Pour les CPAS, la coupe est pleine. Vu le surcroît de travail, les travailleurs de première ligne ne sont plus en mesure de respecter les délais légaux pour boucler les dossiers de demandes de RI – les bénéfciaires doivent recevoir une réponse endéans le mois. Impossible, par exemple, de faire toutes les visites à domicile qui clôturent l’enquête sociale. Pour vérifier, par exemple en comptant le nombre de brosses à dents, que le chômeur exclu est bien « isolé » (ce qui donne droit à un RI plus élevé) et pas « cohabitant ».

D’une seule voix, les trois fédérations (wallonne, bruxelloise et flamande) de CPAS du pays demandent un moment de répit : un stop à toute (autre) réforme touchant les CPAS et leur public, au minimum pour les six prochains mois. Pour permettre à ces institutions d’absorber le choc du report de charges et leur accorder le temps nécessaire à la mise en œuvre des mesures liées à la réforme du chômage.

« On serait des chômeurs professionnels qui ne foutent rien depuis vingt ans ? C’est faux ! Mais on est les premiers à passer à la casse »

Les CPAS auraient ainsi un peu plus que le mois réglementaire pour effectuer les visites à domicile; cela allégerait le travail de la première ligne sociale. « Un mois, c’est court. Il faut parfois retourner sur place à plusieurs reprises parce que la personne est absente. On demande juste un peu de latitude », indique encore Dorothée Klein.

Le bénéficiaire recevrait lui sa décision d’octroi dans le délai légal, si l’enquête sociale est positive. La visite à domicile se ferait dans les semaines qui suivent. Si elle contredit les résultats de l’enquête sociale, la décision peut être révisée et le bénéficiaire devrait rembourser les sommes indûment perçues.

Un soutien financier aussi

Les Fédérations de CPAS demandent aussi une solution de crise temporaire pour que les CPAS n’aient pas à ouvrir de nouveaux dossiers d’avance. Certains exclus du chômage se sont tournés vers l’Awiph, pour solliciter un statut de personne handicapée, ou vers l’Inami, pour obtenir une reconnaissance d’invalidité. Ces démarches prennent du temps et ces acteurs institutionnels n’ont pas les mêmes délais légaux à respecter. Dans l’intervalle, les gens se retournent vers le CPAS parce qu’il faut bien manger et payer son loyer.

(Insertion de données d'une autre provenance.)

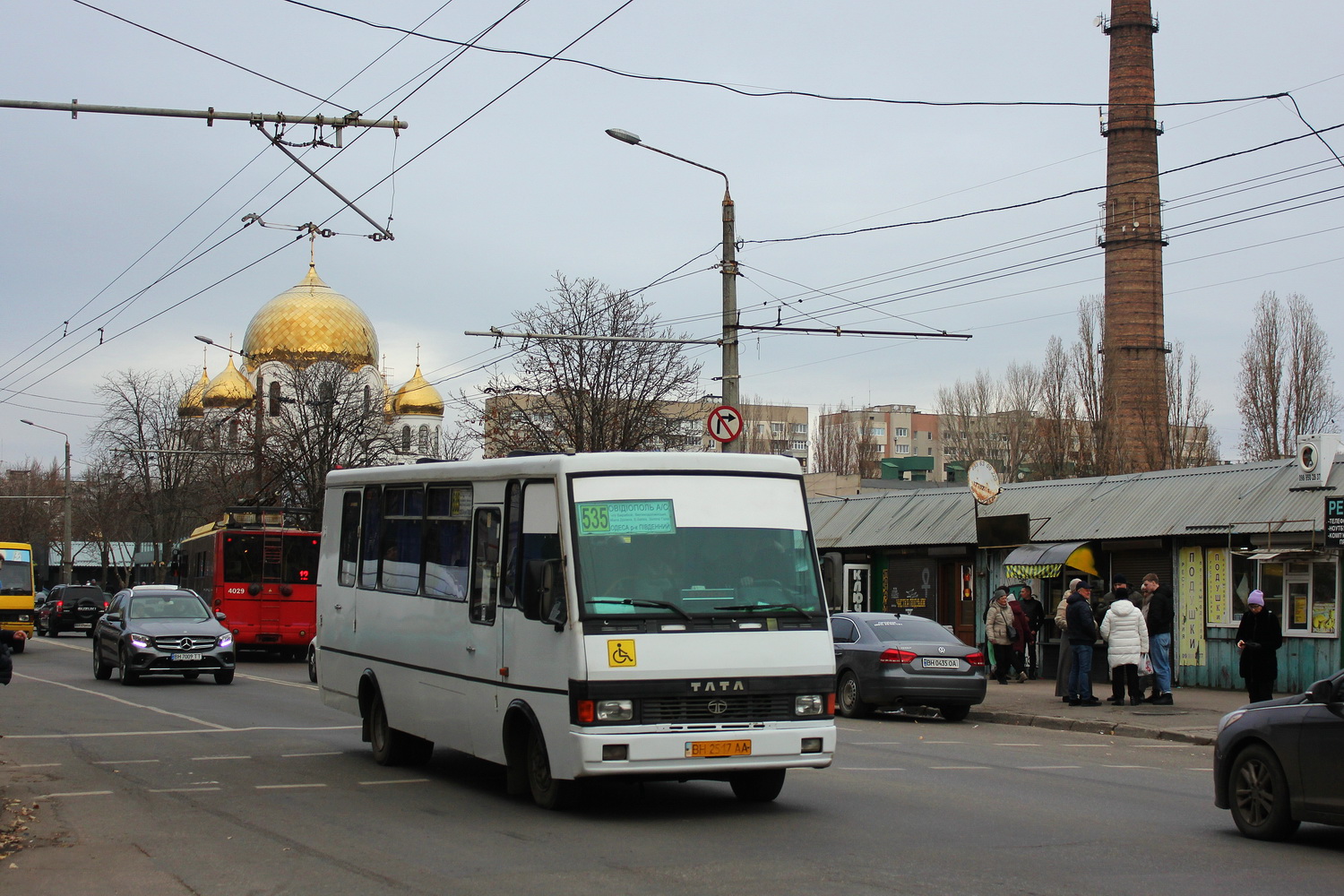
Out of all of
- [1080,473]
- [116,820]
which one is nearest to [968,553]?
[116,820]

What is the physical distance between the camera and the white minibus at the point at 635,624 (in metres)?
9.51

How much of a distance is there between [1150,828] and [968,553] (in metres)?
20.1

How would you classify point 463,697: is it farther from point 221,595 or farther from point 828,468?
point 828,468

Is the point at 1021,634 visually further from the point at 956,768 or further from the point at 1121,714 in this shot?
the point at 956,768

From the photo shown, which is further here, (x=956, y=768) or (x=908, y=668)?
(x=908, y=668)

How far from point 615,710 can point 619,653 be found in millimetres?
362

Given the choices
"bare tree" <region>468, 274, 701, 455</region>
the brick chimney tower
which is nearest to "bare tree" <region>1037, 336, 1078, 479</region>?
the brick chimney tower

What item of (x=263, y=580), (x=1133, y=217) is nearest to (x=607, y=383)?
(x=263, y=580)

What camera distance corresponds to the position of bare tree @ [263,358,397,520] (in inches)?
1949

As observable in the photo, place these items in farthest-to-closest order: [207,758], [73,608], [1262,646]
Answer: [73,608], [1262,646], [207,758]

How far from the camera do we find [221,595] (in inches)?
1296

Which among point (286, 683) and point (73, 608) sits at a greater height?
point (73, 608)

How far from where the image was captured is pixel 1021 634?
25422 millimetres

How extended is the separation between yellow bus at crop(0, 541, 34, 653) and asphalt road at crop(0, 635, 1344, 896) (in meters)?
24.7
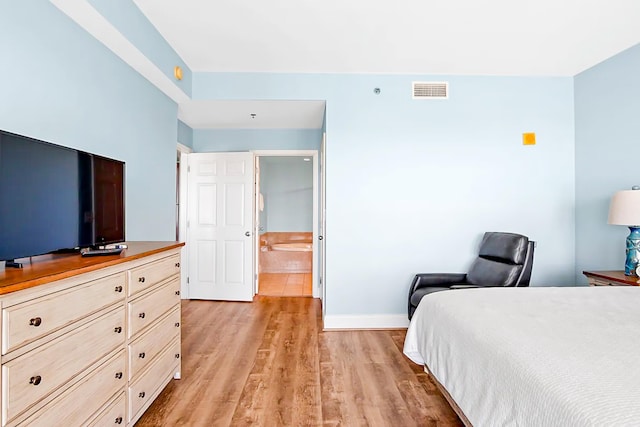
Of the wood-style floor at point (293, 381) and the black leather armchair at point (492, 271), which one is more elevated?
the black leather armchair at point (492, 271)

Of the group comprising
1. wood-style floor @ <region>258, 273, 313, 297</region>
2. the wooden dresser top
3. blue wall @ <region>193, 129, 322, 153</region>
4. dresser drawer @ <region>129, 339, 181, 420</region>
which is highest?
blue wall @ <region>193, 129, 322, 153</region>

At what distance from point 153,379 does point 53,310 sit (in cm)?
96

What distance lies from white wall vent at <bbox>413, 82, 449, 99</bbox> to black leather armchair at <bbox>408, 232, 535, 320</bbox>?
1456 millimetres

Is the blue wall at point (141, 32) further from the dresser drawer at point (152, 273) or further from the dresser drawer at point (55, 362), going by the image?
the dresser drawer at point (55, 362)

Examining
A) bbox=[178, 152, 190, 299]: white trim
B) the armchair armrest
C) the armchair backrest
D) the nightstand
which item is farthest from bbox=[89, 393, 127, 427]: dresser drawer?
the nightstand

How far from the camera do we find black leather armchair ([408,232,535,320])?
262 centimetres

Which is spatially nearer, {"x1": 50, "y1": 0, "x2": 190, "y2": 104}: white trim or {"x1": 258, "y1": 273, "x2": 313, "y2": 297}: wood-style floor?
{"x1": 50, "y1": 0, "x2": 190, "y2": 104}: white trim

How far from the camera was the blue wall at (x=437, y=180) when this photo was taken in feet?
10.8

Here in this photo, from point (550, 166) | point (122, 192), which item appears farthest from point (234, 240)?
point (550, 166)

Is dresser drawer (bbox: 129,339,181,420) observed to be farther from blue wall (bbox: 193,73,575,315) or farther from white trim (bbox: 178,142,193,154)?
white trim (bbox: 178,142,193,154)

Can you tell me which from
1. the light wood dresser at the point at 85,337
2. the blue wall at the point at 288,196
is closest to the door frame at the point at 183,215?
the light wood dresser at the point at 85,337

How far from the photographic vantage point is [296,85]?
Answer: 3.25m

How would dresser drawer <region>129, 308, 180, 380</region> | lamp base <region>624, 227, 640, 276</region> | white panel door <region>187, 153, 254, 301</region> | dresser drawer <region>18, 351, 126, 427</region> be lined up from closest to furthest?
dresser drawer <region>18, 351, 126, 427</region>, dresser drawer <region>129, 308, 180, 380</region>, lamp base <region>624, 227, 640, 276</region>, white panel door <region>187, 153, 254, 301</region>

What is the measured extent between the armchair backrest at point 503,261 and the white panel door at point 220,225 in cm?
270
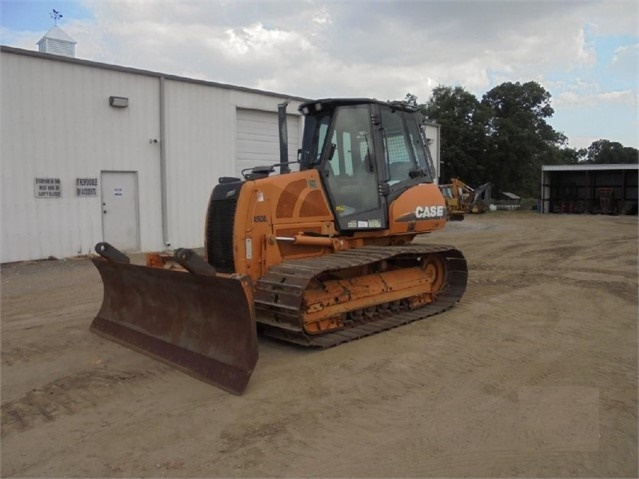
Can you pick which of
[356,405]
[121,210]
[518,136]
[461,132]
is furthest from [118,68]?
[518,136]

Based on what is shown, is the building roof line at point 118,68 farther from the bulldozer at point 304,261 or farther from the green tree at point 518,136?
the green tree at point 518,136

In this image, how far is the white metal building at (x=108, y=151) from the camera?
11.8 metres

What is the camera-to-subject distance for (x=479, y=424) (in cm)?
400

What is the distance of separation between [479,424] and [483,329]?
2.69 metres

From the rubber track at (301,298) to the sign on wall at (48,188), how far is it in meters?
8.19

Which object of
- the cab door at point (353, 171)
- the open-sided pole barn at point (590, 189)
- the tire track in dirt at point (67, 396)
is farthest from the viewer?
the open-sided pole barn at point (590, 189)

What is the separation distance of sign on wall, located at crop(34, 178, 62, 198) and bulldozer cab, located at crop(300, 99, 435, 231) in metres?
7.66

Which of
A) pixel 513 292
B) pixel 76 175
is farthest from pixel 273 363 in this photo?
pixel 76 175

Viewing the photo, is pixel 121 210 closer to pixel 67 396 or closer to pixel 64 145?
pixel 64 145

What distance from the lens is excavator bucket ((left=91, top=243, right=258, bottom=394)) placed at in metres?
4.85

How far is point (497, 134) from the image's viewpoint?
45469 mm

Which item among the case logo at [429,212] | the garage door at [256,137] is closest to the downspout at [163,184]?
the garage door at [256,137]

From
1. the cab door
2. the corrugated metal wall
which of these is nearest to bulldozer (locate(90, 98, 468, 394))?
the cab door

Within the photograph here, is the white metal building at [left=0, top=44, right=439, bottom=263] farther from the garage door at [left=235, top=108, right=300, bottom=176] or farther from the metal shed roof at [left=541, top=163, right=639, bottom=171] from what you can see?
the metal shed roof at [left=541, top=163, right=639, bottom=171]
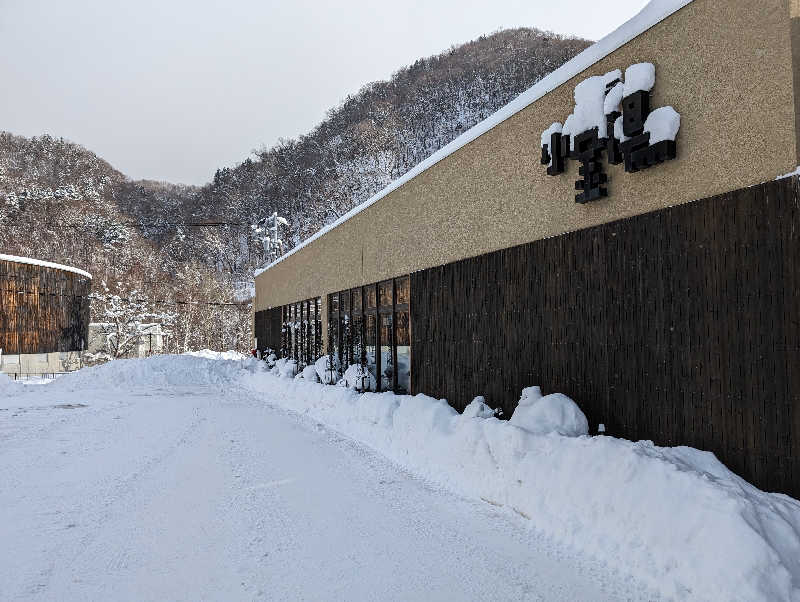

Les CPAS réclament encore un soutien financier à l’Arizona. Jusqu’ici, le fédéral compensait à 100 % les revenus d’intégration des exclus du chômage ainsi que les besoins en personnel pour absorber ce public. À partir de juillet, ce ne sera plus le cas : les CPAS seront financés à des hauteurs variables (70%,80%…, seon les communes) pour les exclus du chômage comme pour les autres bénéficiaires du revenu d’intégration, les communes devant mettre la main à la poche pour payer la différence.

Les premiers jours de 2026 seront rudes pour les exclus du chômage: un tiers devrait « tomber » au CPAS

Les CPAS veulent un élargissement de la compensation à 100 % pour les exclus de la vague de juillet, les personnes qui font une demande tardive et les jeunes qui se trouvent en fin d’allocations d’insertion.

Les trois fédérations de CPAS, qui viennent d’adresser ces demandes à la ministre de l’Intégration sociale, Anneleen Van Bossuyt (N-VA), attendent une réponse rapide. Faute de quoi, ils ne peuvent pas garantir de pouvoir maintenir l’octroi des aides sociales dans les conditions prévues part la loi. « Il y a urgence absolue pour tous les CPAS du pays ».